● PROBLEM STATEMENT: Search the records for the string "hare" and return each line that has it.
☆ ☆ ☆ ☆
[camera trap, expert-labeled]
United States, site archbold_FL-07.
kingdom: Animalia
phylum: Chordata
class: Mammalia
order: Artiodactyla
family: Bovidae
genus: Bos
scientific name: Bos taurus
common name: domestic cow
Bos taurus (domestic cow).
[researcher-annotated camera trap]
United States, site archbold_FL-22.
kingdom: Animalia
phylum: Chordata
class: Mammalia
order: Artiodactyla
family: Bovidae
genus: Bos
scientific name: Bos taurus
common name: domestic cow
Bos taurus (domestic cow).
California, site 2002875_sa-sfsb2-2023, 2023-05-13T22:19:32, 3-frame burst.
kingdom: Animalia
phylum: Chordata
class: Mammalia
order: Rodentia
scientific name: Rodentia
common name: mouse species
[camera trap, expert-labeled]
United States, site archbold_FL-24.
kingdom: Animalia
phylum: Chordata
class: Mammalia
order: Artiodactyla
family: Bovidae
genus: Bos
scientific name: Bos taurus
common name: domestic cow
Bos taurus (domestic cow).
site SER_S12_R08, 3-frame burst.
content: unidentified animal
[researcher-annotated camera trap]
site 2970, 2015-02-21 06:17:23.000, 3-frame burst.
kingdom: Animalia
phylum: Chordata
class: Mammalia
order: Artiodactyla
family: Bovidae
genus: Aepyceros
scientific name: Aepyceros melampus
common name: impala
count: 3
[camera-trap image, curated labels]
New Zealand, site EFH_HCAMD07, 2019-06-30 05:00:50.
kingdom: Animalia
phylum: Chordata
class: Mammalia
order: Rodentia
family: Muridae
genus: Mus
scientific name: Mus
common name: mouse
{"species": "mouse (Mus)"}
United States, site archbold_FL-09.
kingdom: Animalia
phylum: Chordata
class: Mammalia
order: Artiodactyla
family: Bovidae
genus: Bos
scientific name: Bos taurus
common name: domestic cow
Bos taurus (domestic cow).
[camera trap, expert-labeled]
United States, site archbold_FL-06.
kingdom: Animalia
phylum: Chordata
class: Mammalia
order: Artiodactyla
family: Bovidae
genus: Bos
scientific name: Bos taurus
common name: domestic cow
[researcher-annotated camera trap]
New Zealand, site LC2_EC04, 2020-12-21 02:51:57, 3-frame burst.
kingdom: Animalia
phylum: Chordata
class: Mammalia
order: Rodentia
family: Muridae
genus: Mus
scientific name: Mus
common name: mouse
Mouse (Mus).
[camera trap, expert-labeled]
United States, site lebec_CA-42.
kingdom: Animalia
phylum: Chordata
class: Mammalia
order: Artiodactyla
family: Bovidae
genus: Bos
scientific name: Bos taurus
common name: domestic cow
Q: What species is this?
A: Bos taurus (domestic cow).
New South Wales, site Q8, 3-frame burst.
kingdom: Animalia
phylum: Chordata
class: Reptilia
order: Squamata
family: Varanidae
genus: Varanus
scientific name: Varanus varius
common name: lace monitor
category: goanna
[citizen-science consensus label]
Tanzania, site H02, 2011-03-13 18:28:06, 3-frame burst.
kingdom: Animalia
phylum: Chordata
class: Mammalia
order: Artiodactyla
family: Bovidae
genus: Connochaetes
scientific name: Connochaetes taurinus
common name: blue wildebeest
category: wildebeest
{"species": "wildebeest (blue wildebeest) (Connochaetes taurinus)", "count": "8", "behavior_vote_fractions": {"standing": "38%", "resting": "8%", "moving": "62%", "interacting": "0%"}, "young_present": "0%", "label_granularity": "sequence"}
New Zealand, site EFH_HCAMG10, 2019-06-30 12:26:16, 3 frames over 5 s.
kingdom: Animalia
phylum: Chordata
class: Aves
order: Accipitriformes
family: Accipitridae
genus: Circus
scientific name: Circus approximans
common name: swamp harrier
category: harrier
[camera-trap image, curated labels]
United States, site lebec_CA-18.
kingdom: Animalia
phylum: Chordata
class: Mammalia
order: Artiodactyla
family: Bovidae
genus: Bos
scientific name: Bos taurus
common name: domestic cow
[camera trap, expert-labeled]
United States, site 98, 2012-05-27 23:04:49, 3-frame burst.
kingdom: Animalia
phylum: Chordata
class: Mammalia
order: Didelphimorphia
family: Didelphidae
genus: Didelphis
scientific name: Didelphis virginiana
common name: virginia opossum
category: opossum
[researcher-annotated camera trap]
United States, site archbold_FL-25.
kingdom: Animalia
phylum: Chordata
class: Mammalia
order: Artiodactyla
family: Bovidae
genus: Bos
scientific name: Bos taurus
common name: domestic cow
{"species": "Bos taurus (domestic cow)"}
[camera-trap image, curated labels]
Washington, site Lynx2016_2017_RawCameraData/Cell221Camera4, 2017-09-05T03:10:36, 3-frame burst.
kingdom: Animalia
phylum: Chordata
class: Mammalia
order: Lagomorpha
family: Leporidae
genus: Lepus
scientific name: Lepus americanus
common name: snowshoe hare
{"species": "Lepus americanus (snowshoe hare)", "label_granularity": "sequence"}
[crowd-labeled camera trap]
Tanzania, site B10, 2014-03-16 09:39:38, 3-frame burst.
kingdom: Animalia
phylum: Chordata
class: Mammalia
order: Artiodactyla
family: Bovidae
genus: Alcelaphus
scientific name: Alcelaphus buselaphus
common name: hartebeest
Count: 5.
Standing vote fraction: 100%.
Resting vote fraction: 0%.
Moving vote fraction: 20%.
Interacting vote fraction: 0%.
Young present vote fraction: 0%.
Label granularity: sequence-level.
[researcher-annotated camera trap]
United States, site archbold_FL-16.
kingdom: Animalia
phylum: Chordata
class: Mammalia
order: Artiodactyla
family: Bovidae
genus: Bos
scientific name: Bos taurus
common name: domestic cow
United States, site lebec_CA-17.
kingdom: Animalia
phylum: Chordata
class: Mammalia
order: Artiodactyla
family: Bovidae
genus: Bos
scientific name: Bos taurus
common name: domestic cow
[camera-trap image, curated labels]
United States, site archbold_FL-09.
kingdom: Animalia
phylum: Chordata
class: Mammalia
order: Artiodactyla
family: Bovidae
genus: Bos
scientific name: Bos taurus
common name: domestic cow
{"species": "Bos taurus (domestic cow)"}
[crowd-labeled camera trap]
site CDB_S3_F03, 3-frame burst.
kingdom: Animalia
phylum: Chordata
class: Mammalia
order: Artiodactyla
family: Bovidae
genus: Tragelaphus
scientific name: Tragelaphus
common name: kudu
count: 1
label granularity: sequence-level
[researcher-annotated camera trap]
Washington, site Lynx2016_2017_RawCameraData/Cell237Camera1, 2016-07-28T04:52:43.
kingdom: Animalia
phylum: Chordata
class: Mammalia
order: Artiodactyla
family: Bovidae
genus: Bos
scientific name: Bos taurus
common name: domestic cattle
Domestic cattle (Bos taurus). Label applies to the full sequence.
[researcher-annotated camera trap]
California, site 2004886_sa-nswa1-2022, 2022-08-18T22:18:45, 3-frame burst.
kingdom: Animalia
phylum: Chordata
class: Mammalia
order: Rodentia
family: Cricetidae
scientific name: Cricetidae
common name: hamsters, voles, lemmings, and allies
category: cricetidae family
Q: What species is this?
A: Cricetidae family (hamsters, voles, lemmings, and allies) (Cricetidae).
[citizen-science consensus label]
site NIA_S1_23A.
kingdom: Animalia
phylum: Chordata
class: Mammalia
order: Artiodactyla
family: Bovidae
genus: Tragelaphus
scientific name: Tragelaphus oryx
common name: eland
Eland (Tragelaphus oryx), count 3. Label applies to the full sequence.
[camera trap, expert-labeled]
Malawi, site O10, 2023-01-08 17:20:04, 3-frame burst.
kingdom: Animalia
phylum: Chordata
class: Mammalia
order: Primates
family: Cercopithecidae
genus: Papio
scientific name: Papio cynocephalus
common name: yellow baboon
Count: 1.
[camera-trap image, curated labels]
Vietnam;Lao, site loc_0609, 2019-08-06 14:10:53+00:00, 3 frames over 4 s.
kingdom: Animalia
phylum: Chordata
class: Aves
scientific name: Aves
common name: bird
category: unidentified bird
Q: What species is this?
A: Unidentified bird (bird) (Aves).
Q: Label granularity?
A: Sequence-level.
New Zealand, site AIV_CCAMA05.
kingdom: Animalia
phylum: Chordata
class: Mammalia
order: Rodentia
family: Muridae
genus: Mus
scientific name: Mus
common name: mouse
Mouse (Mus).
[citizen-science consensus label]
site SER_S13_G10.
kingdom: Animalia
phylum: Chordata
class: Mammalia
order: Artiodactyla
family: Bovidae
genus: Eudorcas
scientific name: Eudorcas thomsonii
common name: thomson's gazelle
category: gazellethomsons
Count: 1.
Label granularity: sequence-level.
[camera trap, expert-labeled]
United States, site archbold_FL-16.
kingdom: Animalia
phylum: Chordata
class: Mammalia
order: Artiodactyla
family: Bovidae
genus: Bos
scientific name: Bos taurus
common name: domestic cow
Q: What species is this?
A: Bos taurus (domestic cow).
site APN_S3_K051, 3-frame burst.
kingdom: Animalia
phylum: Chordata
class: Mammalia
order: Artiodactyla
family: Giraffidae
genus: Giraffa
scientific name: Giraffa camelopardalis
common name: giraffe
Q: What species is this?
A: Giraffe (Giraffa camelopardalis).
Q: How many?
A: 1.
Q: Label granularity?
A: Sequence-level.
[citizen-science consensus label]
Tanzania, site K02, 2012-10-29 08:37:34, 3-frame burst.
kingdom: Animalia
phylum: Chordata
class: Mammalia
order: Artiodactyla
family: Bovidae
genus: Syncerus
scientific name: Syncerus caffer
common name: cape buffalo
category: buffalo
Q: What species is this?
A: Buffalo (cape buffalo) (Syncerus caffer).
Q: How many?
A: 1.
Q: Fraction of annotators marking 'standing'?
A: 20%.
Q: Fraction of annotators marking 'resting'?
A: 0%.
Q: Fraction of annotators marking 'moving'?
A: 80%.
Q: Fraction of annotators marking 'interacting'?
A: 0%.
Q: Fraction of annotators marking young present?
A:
☆ ☆ ☆ ☆
● RESULT FOR THIS TASK:
common name: snowshoe hare
{"species": "Lepus americanus (snowshoe hare)", "label_granularity": "sequence"}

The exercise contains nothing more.